Her keen interest in Human Rights led her to carry out volunteering experiences in Togo and India, as well as with the Red Cross and Amnesty International. Marine first joined aditus as a Legal Intern, contributing to our Pro Bono Unit and other projects.
Since July 2020, Marine had taken on the role of Case Officer within the Pro Bono Unit. She supports the legal team with research, data management, follow-ups, logistics and stakeholder communications. In 2023, Marine moved on from her role as Case Officer and now took on the more challenging role as Junior Legal Officer. She assists clients with legal matters relating to asylum and migration, including detention-related matters.
Denitsa joined the team in November 2023 to support the implementation of a project aiming to increase the impact of the Malta Refugee Council members to advocate for refugee rights.
She previously practiced social work in the asylum context in the areas of child protection, mental health and addictions in host countries on the Eastern and Central Mediterranean routes. She has worked for several international organizations such as Medecins du Monde, the International Organization for Migration, Lumos Foundation and the European Union Agency for Asylum.
Furthermore, she has research experience in the areas of children’s rights in migration with specific interest in alternative care and guardianship systems.
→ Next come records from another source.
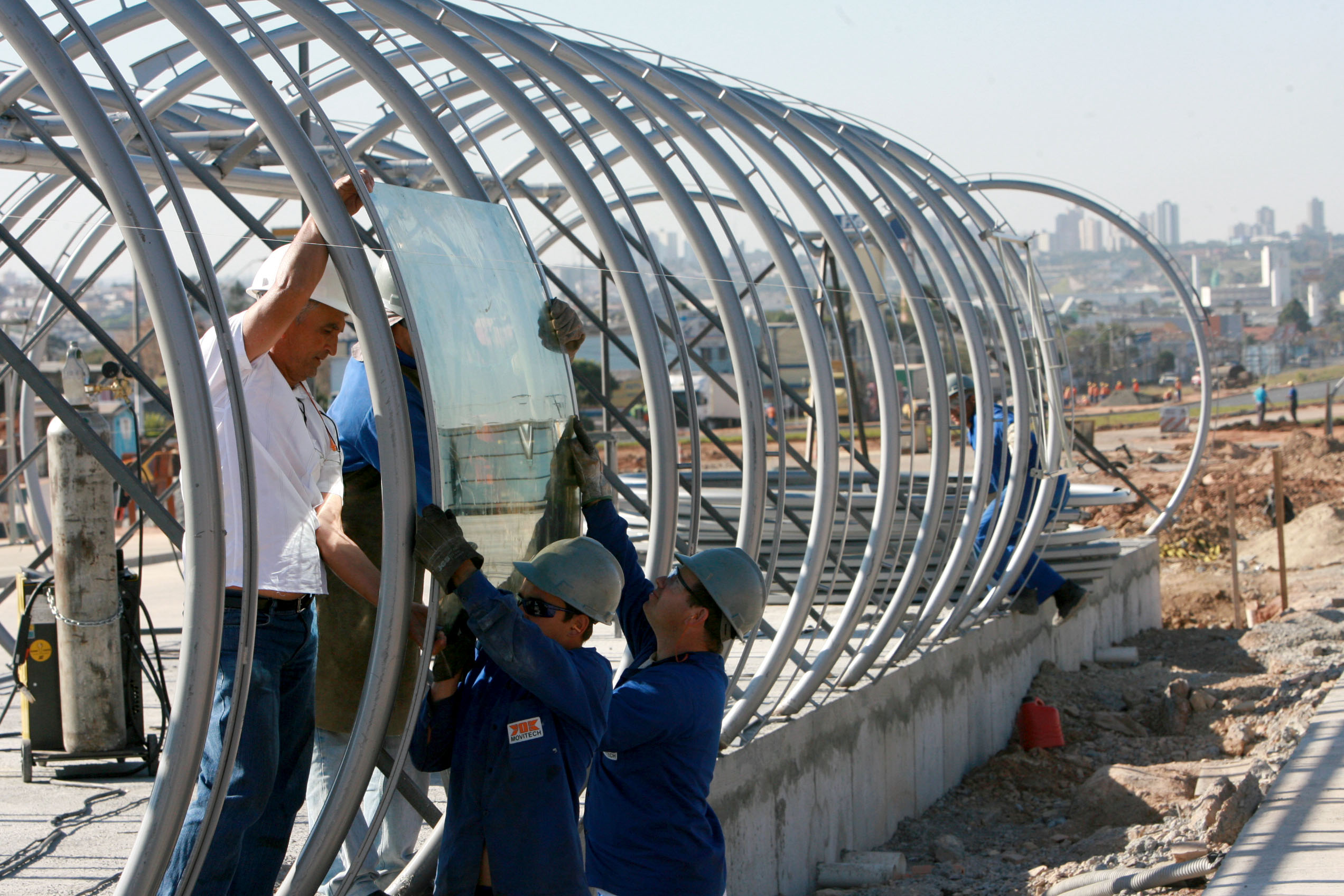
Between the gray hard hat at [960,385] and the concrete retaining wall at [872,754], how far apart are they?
1445 mm

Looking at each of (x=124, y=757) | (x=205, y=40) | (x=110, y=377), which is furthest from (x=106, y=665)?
(x=205, y=40)

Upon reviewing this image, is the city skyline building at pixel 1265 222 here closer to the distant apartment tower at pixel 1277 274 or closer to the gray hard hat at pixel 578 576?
the distant apartment tower at pixel 1277 274

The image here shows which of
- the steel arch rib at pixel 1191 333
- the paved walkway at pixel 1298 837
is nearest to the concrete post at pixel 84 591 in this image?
the paved walkway at pixel 1298 837

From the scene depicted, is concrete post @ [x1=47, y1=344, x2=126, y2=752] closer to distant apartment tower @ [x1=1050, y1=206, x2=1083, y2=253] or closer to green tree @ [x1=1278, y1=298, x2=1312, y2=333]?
green tree @ [x1=1278, y1=298, x2=1312, y2=333]

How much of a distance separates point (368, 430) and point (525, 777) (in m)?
0.98

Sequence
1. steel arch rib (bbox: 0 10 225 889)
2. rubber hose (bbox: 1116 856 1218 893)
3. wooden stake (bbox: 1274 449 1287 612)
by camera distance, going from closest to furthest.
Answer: steel arch rib (bbox: 0 10 225 889), rubber hose (bbox: 1116 856 1218 893), wooden stake (bbox: 1274 449 1287 612)

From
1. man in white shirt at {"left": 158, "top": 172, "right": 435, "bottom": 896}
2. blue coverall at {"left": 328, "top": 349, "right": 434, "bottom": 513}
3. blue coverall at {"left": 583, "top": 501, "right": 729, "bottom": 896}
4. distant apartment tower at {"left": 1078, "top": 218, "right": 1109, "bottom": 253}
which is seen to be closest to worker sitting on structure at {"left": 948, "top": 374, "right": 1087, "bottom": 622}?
blue coverall at {"left": 583, "top": 501, "right": 729, "bottom": 896}

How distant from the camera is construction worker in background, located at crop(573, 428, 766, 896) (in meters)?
3.19

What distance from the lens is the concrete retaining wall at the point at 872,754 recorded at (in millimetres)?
5457

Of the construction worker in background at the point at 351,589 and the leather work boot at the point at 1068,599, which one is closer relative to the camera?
the construction worker in background at the point at 351,589

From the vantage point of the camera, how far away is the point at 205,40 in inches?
103

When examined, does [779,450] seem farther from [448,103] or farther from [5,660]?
[5,660]

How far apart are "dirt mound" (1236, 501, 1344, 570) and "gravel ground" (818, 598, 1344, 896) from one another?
5.23 metres

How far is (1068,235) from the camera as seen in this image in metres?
179
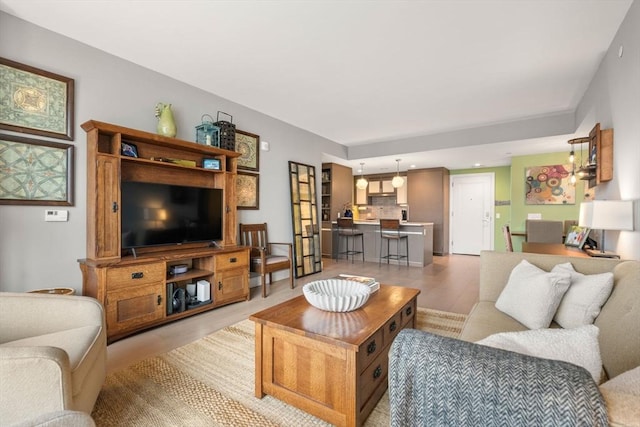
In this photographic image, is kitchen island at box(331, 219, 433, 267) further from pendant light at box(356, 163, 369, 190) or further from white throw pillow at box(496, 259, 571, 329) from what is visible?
white throw pillow at box(496, 259, 571, 329)

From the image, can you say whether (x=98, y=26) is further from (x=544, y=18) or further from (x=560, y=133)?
(x=560, y=133)

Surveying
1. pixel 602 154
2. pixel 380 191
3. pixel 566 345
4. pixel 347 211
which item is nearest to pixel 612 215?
pixel 602 154

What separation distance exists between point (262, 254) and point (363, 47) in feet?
8.40

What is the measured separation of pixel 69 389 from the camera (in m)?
1.14

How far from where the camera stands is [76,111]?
8.49ft

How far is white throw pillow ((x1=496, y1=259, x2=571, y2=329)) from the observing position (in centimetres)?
160

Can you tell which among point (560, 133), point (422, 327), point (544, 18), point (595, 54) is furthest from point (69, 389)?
point (560, 133)

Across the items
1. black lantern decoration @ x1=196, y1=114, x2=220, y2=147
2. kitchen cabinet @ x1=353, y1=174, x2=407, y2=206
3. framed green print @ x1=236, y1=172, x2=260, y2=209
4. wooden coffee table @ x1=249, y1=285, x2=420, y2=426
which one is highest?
black lantern decoration @ x1=196, y1=114, x2=220, y2=147

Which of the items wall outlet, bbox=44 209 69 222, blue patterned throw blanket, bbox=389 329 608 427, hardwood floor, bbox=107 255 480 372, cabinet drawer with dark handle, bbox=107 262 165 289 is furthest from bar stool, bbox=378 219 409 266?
blue patterned throw blanket, bbox=389 329 608 427

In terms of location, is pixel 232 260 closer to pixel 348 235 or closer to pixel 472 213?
pixel 348 235

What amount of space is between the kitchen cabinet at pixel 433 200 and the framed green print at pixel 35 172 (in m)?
7.06

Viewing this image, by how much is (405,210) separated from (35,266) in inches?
289

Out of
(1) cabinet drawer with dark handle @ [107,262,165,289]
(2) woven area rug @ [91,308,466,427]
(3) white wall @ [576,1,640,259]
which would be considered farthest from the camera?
(1) cabinet drawer with dark handle @ [107,262,165,289]

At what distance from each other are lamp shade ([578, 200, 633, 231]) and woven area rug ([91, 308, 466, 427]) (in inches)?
80.5
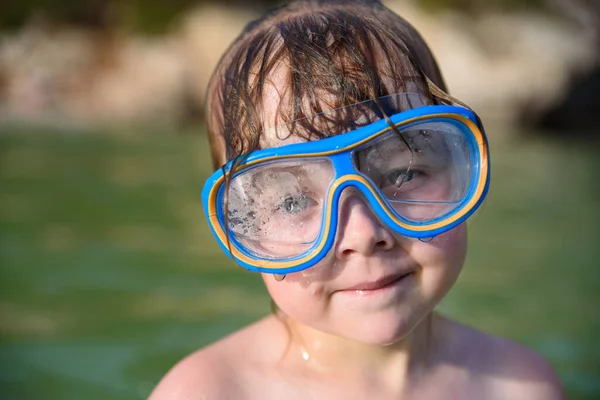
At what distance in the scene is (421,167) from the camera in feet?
6.15

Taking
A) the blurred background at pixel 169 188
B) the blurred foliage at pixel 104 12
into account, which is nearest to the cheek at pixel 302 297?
the blurred background at pixel 169 188

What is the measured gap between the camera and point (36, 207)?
6.17m

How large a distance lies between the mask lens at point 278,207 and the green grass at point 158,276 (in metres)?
2.01

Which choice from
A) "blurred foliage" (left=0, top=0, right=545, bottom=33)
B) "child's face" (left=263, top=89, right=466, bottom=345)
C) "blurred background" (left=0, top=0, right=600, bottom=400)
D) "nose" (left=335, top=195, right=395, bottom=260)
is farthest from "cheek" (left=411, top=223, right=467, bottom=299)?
"blurred foliage" (left=0, top=0, right=545, bottom=33)

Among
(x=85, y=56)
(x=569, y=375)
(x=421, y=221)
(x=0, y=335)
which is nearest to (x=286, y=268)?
(x=421, y=221)

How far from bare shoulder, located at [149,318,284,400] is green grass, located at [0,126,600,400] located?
159 centimetres

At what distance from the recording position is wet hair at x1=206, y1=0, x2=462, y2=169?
1807 mm

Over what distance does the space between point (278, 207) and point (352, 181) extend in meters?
0.21

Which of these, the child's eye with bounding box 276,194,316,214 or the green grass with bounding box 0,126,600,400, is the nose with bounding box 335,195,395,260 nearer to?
the child's eye with bounding box 276,194,316,214

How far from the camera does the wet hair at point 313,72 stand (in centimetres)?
181

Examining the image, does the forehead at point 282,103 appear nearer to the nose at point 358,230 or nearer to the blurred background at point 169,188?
the nose at point 358,230

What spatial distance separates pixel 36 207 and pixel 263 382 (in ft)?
14.7

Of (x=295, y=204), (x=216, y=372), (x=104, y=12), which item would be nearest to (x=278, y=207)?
(x=295, y=204)

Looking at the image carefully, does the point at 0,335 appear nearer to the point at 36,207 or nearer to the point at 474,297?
the point at 36,207
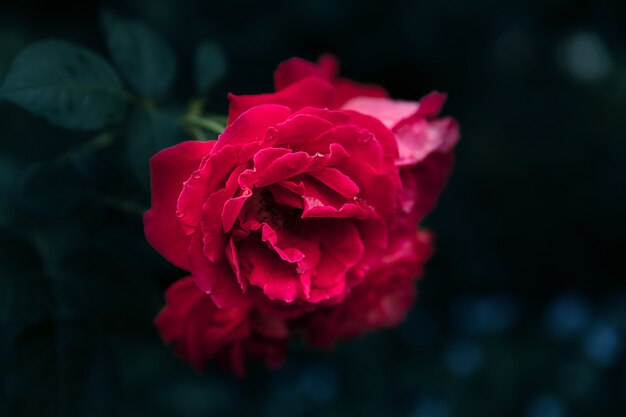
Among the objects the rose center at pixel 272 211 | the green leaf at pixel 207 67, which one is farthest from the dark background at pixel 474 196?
the rose center at pixel 272 211

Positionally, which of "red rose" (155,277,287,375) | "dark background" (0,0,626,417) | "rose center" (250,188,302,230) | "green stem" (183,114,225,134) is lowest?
"dark background" (0,0,626,417)

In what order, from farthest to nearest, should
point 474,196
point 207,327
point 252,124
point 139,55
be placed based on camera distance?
point 474,196, point 139,55, point 207,327, point 252,124

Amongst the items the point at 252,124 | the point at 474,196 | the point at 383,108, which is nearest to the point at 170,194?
the point at 252,124

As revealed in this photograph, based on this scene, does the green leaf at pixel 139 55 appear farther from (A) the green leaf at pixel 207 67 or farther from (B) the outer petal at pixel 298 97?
(B) the outer petal at pixel 298 97

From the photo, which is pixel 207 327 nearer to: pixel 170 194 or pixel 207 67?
pixel 170 194

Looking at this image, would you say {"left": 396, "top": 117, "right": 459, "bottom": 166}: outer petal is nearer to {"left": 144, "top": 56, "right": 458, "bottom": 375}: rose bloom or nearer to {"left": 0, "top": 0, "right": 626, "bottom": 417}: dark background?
{"left": 144, "top": 56, "right": 458, "bottom": 375}: rose bloom

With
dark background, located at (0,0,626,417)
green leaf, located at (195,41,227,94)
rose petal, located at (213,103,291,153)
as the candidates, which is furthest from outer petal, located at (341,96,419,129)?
dark background, located at (0,0,626,417)
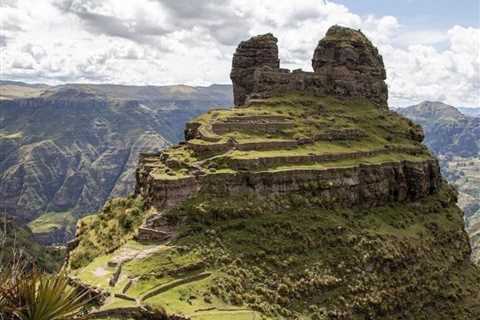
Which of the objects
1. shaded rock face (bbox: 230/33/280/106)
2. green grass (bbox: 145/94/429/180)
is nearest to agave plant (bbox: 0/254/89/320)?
green grass (bbox: 145/94/429/180)

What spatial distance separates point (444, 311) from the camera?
9869 cm

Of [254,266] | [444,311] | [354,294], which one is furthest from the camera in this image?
[444,311]

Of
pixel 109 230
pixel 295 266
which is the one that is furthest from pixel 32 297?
pixel 109 230

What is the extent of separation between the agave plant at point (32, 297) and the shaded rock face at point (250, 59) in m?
115

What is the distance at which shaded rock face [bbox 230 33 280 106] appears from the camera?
452 ft

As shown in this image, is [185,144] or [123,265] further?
[185,144]

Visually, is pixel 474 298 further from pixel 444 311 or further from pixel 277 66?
pixel 277 66

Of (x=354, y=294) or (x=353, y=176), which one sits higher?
(x=353, y=176)

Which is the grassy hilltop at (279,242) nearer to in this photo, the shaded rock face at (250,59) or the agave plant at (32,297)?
the shaded rock face at (250,59)

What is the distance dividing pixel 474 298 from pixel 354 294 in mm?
31593

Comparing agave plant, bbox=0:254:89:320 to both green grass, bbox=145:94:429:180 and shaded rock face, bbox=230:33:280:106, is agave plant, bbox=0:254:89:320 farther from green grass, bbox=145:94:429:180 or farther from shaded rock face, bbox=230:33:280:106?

She holds BA and MA in Social Work and an additional MA in Democracy and Human Rights in Southeast Europe at the University of Sarajevo and the University of Bologna, a regional program of the Global Campus of Human Rights.
She is applying for a PhD in the Faculty of Social Well-being at the University of Malta.
Kyriakos Lefkopoulos is a Greek MA student at the University of Macedonia studying Human Rights and Migration Studies, currently working on his thesis titled: “An Investigation into the Implementation of the recast-Qualification Directive by Examining the Asylum Institutions and the Outcomes of Asylum Adjudication and Refugee Status Determination Processes with Concerning LGB Asylum Claimants: A Comparative Approach Towards the Maltese and Cypriot Contexts” (not finalised).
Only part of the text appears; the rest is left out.